And without faith it is impossible to please him, for whoever would draw near to God must believe that he exists and that he rewards those who seek him. -- Hebrews 11:6, ESV
Thus says Holy Writ. Pope Francis, it seems, disagrees.
It might be useful to compare the Pope's bizarre statement that atheists and agnostics may be saved with a letter on the same subject written in 1949 and promulgated by the Holy Office under the authority of Pope Pius XII, who himself was quoted on the subject in a previous post. Interestingly, the letter was written to correct Father Leonard Feeney's too strict interpretation of the maxim extra Ecclesiam nulla salus ("outside the Church there is no salvation"). Fr. Feeney was ultimately excommunicated for his teaching that only Roman Catholics can be saved.
The letter states:
But it must not be thought that any kind of desire of entering the Church suffices that one may be saved. It is necessary that the desire by which one is related to the Church be animated by perfect charity. Nor can an implicit desire produce its effect, unless a person has supernatural faith: "For he who comes to God must believe that God exists and is a rewarder of those who seek Him"

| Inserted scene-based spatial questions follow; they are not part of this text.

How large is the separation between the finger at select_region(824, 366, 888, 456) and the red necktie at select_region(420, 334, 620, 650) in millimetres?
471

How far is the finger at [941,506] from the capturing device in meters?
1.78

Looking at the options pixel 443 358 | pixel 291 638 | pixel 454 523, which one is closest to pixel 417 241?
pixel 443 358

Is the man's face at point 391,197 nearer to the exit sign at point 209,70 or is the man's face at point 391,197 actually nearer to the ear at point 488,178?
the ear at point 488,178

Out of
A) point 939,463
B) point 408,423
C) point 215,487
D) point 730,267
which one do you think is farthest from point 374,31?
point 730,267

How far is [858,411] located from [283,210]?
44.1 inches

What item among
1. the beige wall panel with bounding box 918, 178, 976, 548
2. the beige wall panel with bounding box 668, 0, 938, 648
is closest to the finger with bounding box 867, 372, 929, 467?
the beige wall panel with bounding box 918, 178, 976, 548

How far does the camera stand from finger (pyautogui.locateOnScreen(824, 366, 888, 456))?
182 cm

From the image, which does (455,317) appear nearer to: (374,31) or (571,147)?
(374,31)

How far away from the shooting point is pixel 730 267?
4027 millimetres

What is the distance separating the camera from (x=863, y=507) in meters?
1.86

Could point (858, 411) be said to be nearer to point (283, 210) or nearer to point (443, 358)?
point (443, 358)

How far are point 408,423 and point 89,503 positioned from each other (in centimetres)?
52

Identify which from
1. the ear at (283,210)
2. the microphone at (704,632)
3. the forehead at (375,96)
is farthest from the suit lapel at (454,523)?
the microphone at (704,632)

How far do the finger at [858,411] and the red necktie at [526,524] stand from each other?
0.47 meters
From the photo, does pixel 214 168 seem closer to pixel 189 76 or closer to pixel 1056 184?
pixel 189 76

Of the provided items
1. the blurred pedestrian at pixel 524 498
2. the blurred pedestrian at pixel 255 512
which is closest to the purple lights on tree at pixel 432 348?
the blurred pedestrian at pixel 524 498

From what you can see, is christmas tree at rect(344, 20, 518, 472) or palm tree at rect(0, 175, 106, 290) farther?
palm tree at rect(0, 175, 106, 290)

It is manifest that the teaching of the Catholic church under Pius XII directly conflicts with that of Francis I on the subject of whether a person who does not believe that God exists can be saved.
Mon. Joseph Fenton of the American Ecclesiastical Review explains,
Now most theologians teach that the minimum explicit content of supernatural and salvific faith includes, not only the truths of God’s existence and of His action as the Rewarder of good and the Punisher of evil, but also the mysteries of the Blessed Trinity and the Incarnation. It must be noted at this point that there is no hint of any intention on the part of the Holy Office, in citing this text from the Epistle to the Hebrews, to teach that explicit belief in the mysteries of the Blessed Trinity and of the Incarnation is not required for the attainment of salvation. In the context of the letter, the Sacred Congregation quotes this verse precisely as a proof of its declaration that an implicit desire of the Church cannot produce its effect “unless a person has supernatural faith."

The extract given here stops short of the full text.